Magang’s positive earnings growth in the first quarter, driven by higher unit gross dollar margins, reaffirms our view that the industry earnings uptrend remains intact. In our view, we believe the outlook for China’s steel industry would remain stable amid the current supply-side industry reforms. We have revised up our FY18E revenue and net profit estimates slightly by 3.2%/1.0%, respectively, on anticipation of higher steel product prices to outweigh cost pressure. Our price target remains unchanged at HKD4.5, based on 1.0x FY18E BVPS; maintain BUY.
Another year of solid growth amid deepening supply-side reforms. As the Chinese government has planned to shut down 30mn tons of obsolete capacity, whereas the apparent consumption of steel is expected to remain stable from 2018 to 2020. On the production front, the latest operating rate of China’s national blast furnace has rebounded to the level of the pre-winter closure period. China’s steel inventory has continued to come down since mid-Mar with downstream consumption picking up. Meanwhile, stabilisation in Asean hot rolled coil import and Middle East rebar spot prices reflects the impact of the U.S. tariffs on steel is diminishing. And in spite of the rebound in the iron ore import price led by the growing demand for higher grade materials and upsurge in coking coal prices amid insufficient domestic supply, the price spread between steel products and raw materials has recovered towards the Jan year-high.
Prudent business plan bearing fruits. Management guided that the company aims to maintain the scale of its production at last year’s level, with crude and steel production to be maintained at 19.85mn tons and 18.82mn tons, respectively. Since 4Q16, Magang has seen a substantial rebound in the ex-factory prices for most of its products, which boded well for margin expansion in 2017. We believe the uptrend would be sustainable through this year. In view of Magang’s management’s effort in optimising the product mix towards higher-end steel, we believe Magang would continue to benefit from higher steel prices, leading to higher unit dollar margins from RMB330/ton last year.
Continuously improving free cash flow.

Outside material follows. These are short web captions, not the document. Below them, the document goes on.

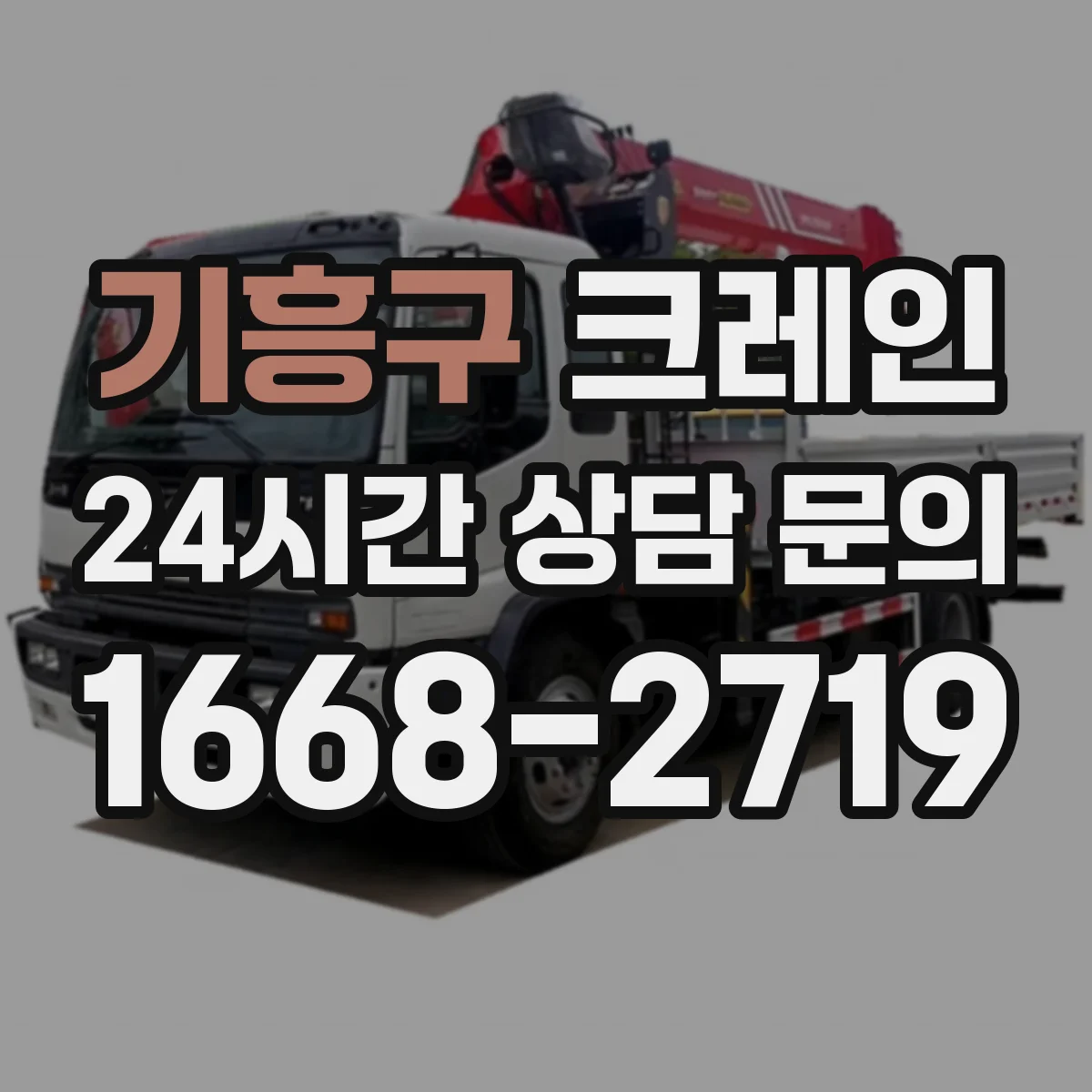 기흥구 크레인 작업허가서에 필요한 안전조치와 책임자 기재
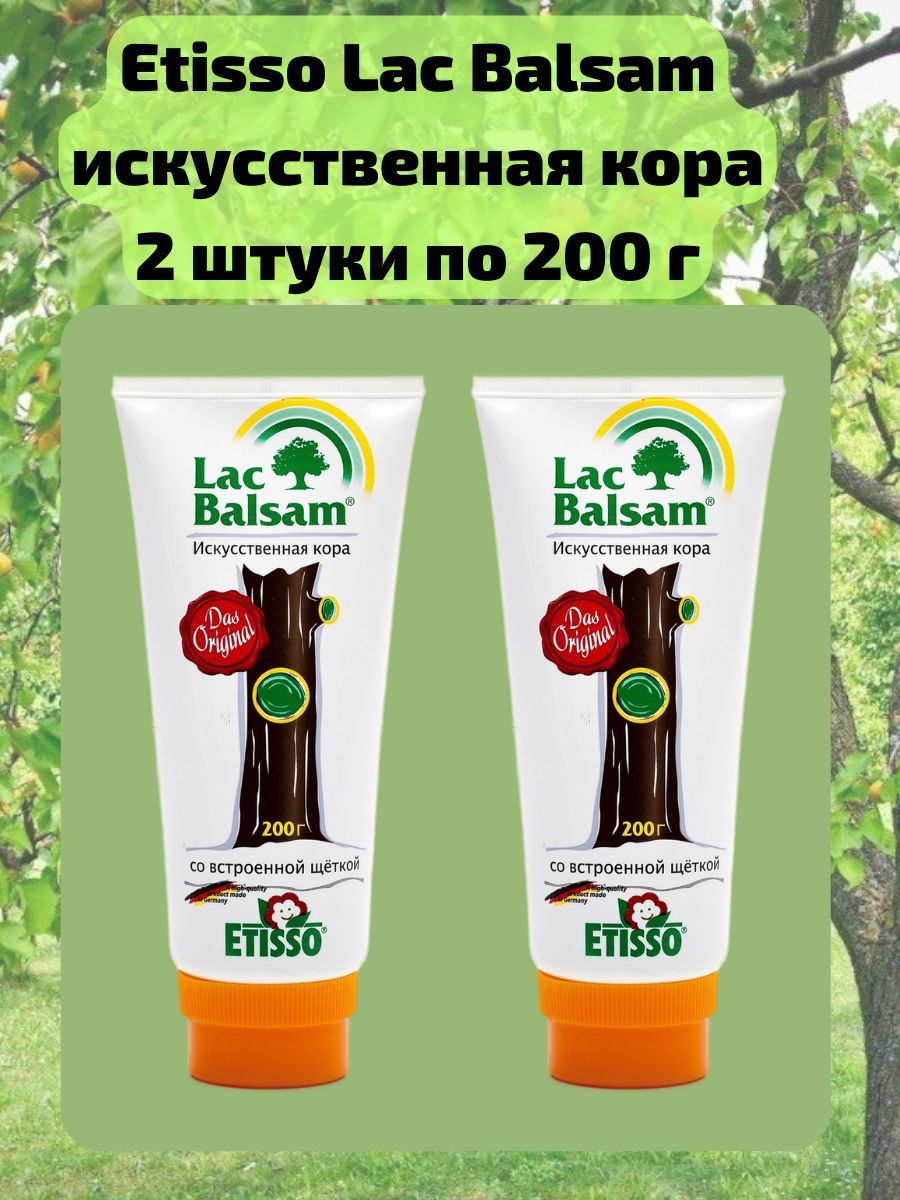 Lac balsam. Лак бальзам для деревьев. Побелка для деревьев Этиссо.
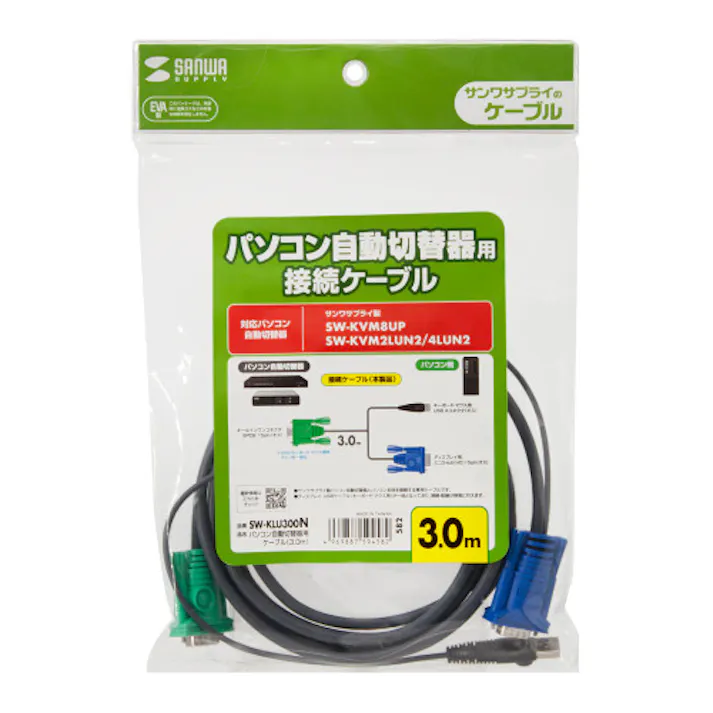 パソコン自動切替器用ケーブル 3.0m EA764AE-112【別送品】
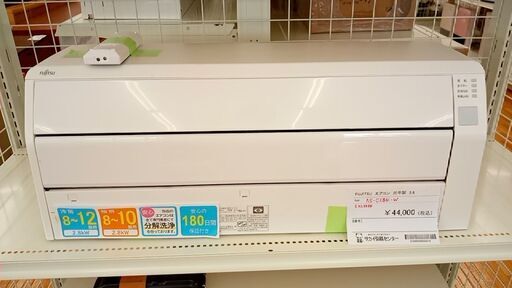 ★ジモティ割あり★ FUJITSU エアコン AS-C28K-W 2.8kw 2020年製 室内機分解洗浄済み YJ599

Magang’s FY18E capex has been reduced from the FY17 level, with majority of the capex set aside for production upgrade and environmental protection related investment. As such, we foresee Magang to return to a net cash position by year-end, from ND/E at 27.7% end-17.
Room for further re-rating. Magang currently trades at 5.2x FY18E PER, which in our view looks attractive in light of its improving growth prospects. In terms of PBR and ROE, as our price target represents 1.0x FY18E PBR and given our expectation that its ROE will recover to c.16.8% in 2018, i.e. the level equivalent to the period between 2003 and 2005, we deem its current valuation undemanding, and thus, maintain Buy.